Ma sarebbe giusto? Invece che focalizzarsi sulla distribuzione dei voti, come fa la teoria rawlsiana e ogni altra teoria “a stato finale” come le definisce Nozick, sarebbe più opportuno utilizzare il criterio storico per determinare il voto di ciascuno studente.
Cosa hai fatto? Quanto hai studiato? Quanto ti sei impegnato? Questi dovrebbero essere i criteri da utilizzare per valutare se una distribuzione dei voti è giusta oppure no. Questi criteri sono quelli che costituiscono il “titolo valido” che autorizza un individuo ad un certo “possesso”, ad un certo voto, in questo caso. Eppure, continua Nozick, “Se i principi storici del titolo valido sono fondamentali, allora la costruzione di Rawls, nel migliore dei casi, fornirà loro approssimazioni; produrrà il tipo errato di ragioni a loro sostegno e i risultati che ne seguono saranno talvolta in conflitto con i principi propriamente corretti. L’intera procedura di persone che scelgono principi nella posizione originaria di Rawls presuppone che nessuna concezione di giustizia storica centrata sul titolo valido sia corretta”. Dal contrattualismo rawlsiano, in altri termini, non ci si può aspettare l’accordo su principi di giustizia storica capaci di considerare la ricchezza e i beni, nella loro reale forma di entità prodotte, possedute e scambiate da e tra persone reali.

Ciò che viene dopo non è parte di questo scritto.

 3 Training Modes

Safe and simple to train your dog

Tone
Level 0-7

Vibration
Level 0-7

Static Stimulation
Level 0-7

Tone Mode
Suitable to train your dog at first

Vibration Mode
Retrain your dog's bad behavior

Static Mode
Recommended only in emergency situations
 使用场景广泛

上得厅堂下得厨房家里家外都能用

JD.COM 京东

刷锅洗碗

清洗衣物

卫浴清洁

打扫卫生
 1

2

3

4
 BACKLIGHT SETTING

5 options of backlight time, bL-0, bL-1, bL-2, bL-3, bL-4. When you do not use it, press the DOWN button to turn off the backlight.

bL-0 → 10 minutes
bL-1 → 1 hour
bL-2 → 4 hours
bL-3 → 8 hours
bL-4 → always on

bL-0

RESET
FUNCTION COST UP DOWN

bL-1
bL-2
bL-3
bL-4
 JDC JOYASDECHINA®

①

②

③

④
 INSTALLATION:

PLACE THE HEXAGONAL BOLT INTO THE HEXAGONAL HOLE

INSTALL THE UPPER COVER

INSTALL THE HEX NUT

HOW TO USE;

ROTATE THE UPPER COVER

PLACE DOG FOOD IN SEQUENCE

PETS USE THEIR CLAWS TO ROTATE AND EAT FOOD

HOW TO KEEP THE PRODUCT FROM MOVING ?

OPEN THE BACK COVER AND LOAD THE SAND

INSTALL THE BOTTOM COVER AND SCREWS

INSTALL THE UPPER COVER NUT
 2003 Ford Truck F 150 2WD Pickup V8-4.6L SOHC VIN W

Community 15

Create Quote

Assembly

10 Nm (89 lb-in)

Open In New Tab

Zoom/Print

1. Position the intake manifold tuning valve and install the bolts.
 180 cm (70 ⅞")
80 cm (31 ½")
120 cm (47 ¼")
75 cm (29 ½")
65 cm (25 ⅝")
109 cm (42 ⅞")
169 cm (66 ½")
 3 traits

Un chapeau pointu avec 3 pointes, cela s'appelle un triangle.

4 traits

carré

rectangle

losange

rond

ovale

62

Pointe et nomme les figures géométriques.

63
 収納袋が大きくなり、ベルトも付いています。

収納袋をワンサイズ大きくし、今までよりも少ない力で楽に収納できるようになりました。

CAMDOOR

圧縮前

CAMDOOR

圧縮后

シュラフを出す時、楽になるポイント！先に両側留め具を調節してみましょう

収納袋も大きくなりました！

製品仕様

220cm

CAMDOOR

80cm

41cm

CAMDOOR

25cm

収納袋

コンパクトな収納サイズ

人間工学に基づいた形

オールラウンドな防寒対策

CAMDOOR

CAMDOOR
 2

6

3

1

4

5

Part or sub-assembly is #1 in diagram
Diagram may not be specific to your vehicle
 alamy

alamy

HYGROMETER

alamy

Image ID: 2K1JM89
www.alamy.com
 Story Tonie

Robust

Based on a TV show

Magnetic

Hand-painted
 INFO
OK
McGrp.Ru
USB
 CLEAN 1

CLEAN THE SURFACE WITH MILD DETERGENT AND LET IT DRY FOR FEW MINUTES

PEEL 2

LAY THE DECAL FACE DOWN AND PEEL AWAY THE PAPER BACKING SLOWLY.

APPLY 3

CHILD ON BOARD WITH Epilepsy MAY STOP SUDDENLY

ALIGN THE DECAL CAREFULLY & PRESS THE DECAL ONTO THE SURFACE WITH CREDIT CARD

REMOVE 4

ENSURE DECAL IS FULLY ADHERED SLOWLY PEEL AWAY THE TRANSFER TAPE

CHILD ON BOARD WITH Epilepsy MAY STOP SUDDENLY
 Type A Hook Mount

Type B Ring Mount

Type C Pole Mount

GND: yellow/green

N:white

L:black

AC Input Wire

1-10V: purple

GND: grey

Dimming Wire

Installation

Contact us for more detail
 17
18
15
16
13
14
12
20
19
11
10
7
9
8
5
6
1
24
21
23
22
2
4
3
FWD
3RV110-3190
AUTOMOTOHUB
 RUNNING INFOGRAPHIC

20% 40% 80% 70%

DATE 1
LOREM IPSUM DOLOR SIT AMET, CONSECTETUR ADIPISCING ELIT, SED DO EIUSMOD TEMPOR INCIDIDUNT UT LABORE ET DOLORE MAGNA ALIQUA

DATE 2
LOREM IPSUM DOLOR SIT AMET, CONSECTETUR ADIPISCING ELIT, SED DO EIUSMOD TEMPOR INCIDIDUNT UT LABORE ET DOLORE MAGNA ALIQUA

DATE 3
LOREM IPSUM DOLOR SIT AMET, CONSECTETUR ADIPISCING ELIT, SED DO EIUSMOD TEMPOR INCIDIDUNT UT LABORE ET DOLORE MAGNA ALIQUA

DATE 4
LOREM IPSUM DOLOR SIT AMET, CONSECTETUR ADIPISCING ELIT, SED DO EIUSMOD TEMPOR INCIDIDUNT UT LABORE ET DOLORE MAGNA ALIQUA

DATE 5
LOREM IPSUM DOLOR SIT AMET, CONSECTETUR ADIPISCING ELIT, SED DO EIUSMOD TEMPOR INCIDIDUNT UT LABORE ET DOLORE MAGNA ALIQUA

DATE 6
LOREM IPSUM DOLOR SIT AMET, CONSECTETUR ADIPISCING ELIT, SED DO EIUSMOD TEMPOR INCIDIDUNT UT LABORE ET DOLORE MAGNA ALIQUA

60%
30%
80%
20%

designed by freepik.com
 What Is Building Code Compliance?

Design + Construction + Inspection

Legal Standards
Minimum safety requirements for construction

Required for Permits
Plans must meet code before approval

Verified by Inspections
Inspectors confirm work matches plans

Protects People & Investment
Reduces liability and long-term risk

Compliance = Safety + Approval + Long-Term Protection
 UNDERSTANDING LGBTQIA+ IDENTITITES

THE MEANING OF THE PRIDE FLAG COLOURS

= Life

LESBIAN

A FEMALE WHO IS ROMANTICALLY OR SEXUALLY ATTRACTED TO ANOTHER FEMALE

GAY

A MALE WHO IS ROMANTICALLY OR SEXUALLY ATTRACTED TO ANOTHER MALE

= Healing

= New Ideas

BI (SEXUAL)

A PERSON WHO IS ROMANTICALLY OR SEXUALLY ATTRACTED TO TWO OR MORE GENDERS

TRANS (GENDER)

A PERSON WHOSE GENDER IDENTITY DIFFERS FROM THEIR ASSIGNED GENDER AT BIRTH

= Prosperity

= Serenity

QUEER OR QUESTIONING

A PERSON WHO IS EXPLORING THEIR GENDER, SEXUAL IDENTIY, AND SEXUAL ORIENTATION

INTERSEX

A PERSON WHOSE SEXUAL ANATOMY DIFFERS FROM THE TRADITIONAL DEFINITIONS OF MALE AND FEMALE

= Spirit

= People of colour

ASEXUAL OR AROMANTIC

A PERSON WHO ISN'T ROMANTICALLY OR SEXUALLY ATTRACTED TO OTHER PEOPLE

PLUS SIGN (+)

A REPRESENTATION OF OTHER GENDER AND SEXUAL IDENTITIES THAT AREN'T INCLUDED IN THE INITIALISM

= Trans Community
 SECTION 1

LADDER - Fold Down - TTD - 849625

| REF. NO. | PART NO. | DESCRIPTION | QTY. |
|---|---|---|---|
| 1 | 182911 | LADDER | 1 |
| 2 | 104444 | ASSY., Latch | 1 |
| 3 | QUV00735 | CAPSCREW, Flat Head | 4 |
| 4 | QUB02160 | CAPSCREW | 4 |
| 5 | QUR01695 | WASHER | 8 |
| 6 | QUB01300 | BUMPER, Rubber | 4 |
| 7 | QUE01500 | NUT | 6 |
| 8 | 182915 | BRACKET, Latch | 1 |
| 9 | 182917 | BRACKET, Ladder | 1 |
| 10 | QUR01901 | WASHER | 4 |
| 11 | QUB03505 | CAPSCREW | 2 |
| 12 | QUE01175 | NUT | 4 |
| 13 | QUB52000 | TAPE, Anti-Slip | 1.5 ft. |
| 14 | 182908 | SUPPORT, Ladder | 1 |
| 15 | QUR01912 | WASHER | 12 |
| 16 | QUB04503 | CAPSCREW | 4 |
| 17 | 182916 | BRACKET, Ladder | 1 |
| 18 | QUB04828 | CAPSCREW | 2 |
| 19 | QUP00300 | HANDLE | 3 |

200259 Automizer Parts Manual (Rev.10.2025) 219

La critica di Nozick a Rawls
“Il principio di differenza di Rawls – come scrive John Meadowcroft - potrebbe benissimo essere un criterio appropriato per distribuire la manna dal cielo (se la distribuzione di quella manna in qualche modo influenzasse la quantità di manna prodotta in modo tale da dover tenere conto degli incentivi), ma Nozick dimostra chiaramente che se considerassimo la creazione di reddito e ricchezza così come avviene nel mondo reale le cose si complicherebbero considerevolmente e quasi certamente emergerebbero dei diritti che non dovrebbero essere ignorati da nessuno veramente interessato alla ricerca della giustizia” (“Nozick’s critique of Rawls: distribution, entitlement, and the assumptive world of A Theory of Justice” in The Cambridge Companion to Nozick’s Anarchy, State, and Utopia, Eds. R. M. Bader and J. Meadowcroft, Cambridge University Press, 2011).
La critica di Nozick a Rawls prosegue articolandosi intorno ad altri elementi importanti della teoria come quello delle doti naturali, del merito e dell’arbitrarietà di certe distribuzioni. Tutti aspetti sui quali ci soffermeremo più a lungo nel prossimo Mind the Economy.